Les pertes par inertie : c'est le drame des moteurs à pistons alternatifs. Considérez que 200 fois par secondes, vos pistons s'arrêtent et repartent dans la direction opposée, quand le moteur tourne à 6.000tours/min. Le moteur de Formule Renault de l'époque, par exemple, interdit toute modification, hormis la mise au poids des bielles.

Les pertes par frottement : elles sont importantes, et à tous niveaux, segments, pistons, poussoirs, arbre à cames, soupapes, ligne d'arbre, pompe à huile, distribution. Il est bien sûr possible de les réduire en jouant avec les tolérances d'usinage des pièces, ou avec leur usure au fil des kilomètres, mais il faut bien considérer que le fait d'augmenter un jeu ou de modifier un point précis, fait inévitablement varier un autre paramètre. Exemples : augmenter le jeu des pistons pour obtenir plus de liberté et éviter le serrage vous fait perdre de l'étanchéité. Durcir les ressorts de soupapes entraine une augmentation de l'effort de rotation de l'arbre à cames. Augmenter la pression d'huile implique une puissance supérieure pour entrainer la pompe. Etc.. Il appartient donc au préparateur d'examiner un par un tous les points où il peut y avoir des pertes d'énergie, d'essayer diverses solutions, et de trouver le compromis qui donnera le meilleur résultat.

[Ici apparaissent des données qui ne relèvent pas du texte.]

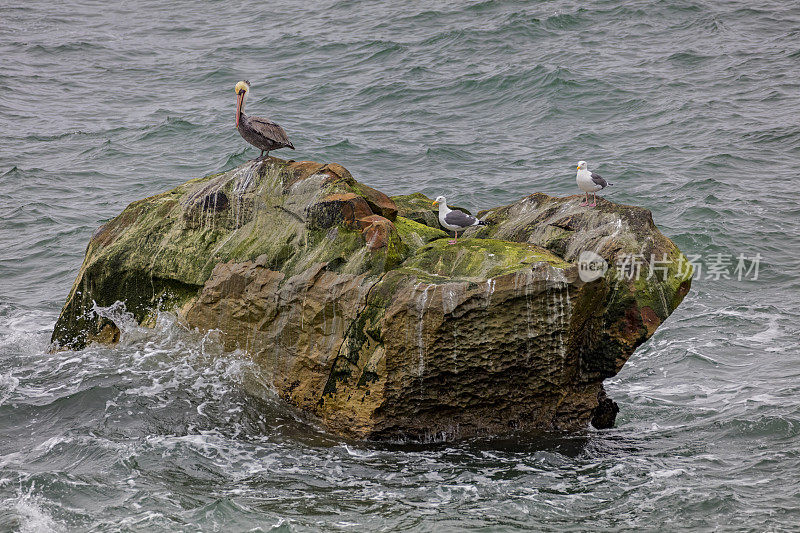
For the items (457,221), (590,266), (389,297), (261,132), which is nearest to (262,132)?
(261,132)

Nous venons de parler de tolérances d'usinage. Quelque soit la nature de l'usinage, il y a obligatoirement une fourchette entre la pièce en côte maxi et mini. Prenons un exemple : les pistons et chemises. Nous trouvons sur la R12 Gordini, 3 catégories repérées par une touche de peinture. En panachant les 3 possibilités, nous pouvons donc faire varier le jeu entre chemises et pistons de 6 à 12 centièmes, soit du simple au double. A l'origine, le constructeur prévoit 9 centièmes.

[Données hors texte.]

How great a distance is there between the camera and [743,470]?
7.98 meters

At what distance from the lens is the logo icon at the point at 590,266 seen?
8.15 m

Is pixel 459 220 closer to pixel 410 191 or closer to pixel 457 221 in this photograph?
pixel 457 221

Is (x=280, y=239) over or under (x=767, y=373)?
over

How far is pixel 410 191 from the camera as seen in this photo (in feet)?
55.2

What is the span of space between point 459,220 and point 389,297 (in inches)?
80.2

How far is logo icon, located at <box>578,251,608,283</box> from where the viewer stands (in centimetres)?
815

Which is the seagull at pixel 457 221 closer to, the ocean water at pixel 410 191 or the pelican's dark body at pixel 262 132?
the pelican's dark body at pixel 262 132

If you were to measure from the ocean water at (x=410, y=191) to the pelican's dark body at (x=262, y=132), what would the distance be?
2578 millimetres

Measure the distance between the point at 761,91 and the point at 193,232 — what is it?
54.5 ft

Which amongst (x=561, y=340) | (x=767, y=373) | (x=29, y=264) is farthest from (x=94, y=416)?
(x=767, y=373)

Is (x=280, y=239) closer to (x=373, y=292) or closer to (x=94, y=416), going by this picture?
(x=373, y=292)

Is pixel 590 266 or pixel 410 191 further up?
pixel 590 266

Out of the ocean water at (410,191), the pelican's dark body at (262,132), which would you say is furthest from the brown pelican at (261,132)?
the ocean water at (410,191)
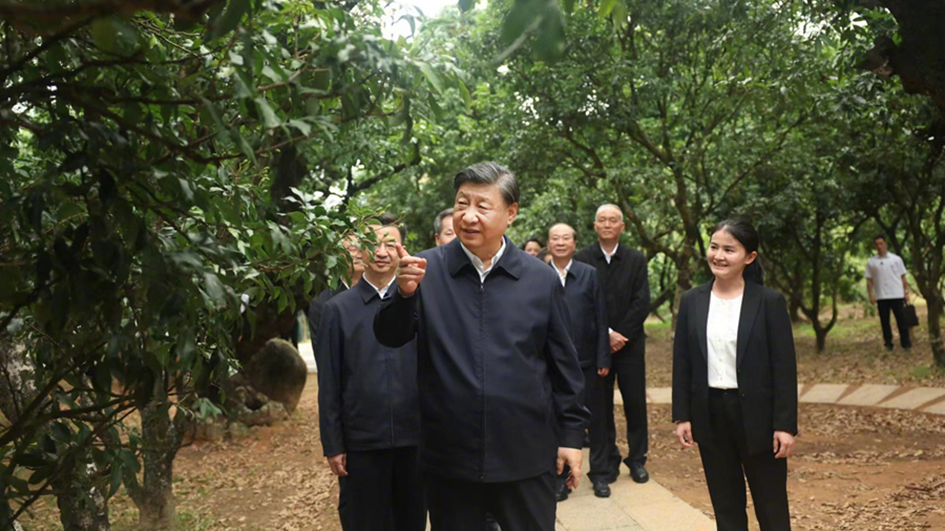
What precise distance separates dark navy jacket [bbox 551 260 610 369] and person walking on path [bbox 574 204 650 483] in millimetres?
369

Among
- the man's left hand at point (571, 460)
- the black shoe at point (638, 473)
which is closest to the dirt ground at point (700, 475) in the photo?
the black shoe at point (638, 473)

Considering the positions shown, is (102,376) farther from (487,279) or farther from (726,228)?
(726,228)

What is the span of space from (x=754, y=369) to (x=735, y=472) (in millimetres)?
548

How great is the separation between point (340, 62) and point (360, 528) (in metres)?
2.65

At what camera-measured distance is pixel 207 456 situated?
10.6 m

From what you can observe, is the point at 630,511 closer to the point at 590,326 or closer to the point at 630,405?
the point at 630,405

Il faut bien admettre qu'à partir du moment où il y a un usinage de pièce, il y a une tolérance dont l'importance sera conditionnée par le prix de revient de la pièce. Documentez-vous sur le prix d'un malheureux quatre cylindres de F3 ou F2, et vous constaterez que la précision d'usinage coûte une fortune. Il est donc impératif de contrôler toutes les pièces d'un moteur. Ce contrôle est relativement simple pour des pièces ne nécessitant qu'une seule mesure, comme la hauteur de culasse, les diamètres des chemises et des pistons, la hauteur du bloc moteur, etc... Par contre, il vous faudra penser et réaliser de nombreux outils pour le reste des contrôles à effectuer. Villebrequin, arbre à cames, chambres de combustion, blocs moteurs, bielles, culbuteurs, ... Une fois que vous aurez la possibilité de tout contrôler, il ne vous restera plus qu'à choisir les pièces qui vous semblent à même de donner de bons résultats et à les essayer. Essayer les toutes, même celles qui ne vous plaisent pas, et comparez les résultats. C'est le seul moyen pour parvenir à définir votre moteur et à coup sûr à réaliser des mécaniques qui se tiennent en performances dans une fourchette étroite, et non un bon moteur pour dix mauvais.

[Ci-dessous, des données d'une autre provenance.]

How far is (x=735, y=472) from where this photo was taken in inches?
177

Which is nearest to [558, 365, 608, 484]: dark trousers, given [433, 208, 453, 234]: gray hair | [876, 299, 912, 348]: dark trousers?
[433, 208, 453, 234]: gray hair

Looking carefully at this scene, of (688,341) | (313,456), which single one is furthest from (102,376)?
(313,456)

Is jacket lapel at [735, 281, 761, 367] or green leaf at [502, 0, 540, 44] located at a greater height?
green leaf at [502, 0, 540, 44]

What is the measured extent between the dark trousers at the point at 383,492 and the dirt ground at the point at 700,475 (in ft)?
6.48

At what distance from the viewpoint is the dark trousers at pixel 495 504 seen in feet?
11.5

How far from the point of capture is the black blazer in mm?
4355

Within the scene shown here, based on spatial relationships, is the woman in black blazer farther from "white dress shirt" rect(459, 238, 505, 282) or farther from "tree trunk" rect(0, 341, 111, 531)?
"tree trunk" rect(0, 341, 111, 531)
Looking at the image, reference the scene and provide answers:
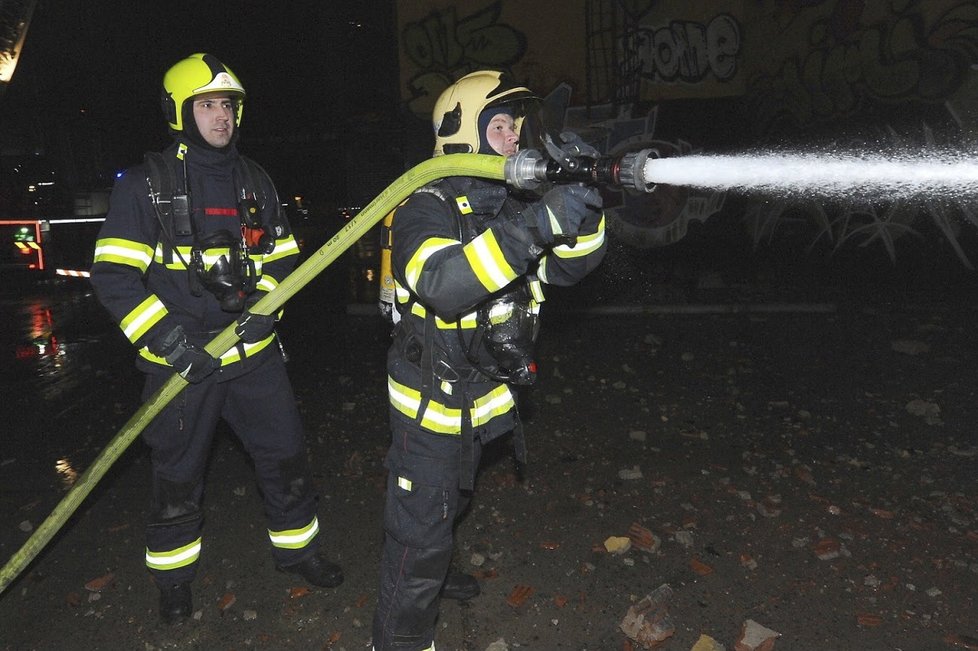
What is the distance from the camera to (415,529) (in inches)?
94.9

Jusque là, il n'y a aucune trace de sorcellerie, mais un travail méthodique qui s'avère particulièrement efficace. Le choix de vos pièces étant fait, il vous reste le montage. Vous choisirez vos coussinets en fonction du jeu que vous désirez. Les sièges de soupapes seront soignés au maximum et vous contrôlerez le rodage de soupapes (culasse à l'envers, essence dans les chambres de combustion et air comprimé dans les tubulures). Votre étanchéité est parfaite, les ressorts de soupapes montés présentent le même tarage, les tubulures sont alignées sans le moindre coup de grattoir, et le villebrequin tourne avec une très faible résistance (sans point dur évidemment). Fermez le tout et passez votre moteur au banc.

La boîte de vitesses subira le même sort que le moteur. Elle sera démontée entièrement, et remontée en veillant à ce que rien n'entrave son bon fonctionnement. Il n'y aura sur le propulseur, bien entendu, aucune fuite d'huile, aucun filetage douteux, aucun écrou "foiré", indémontable.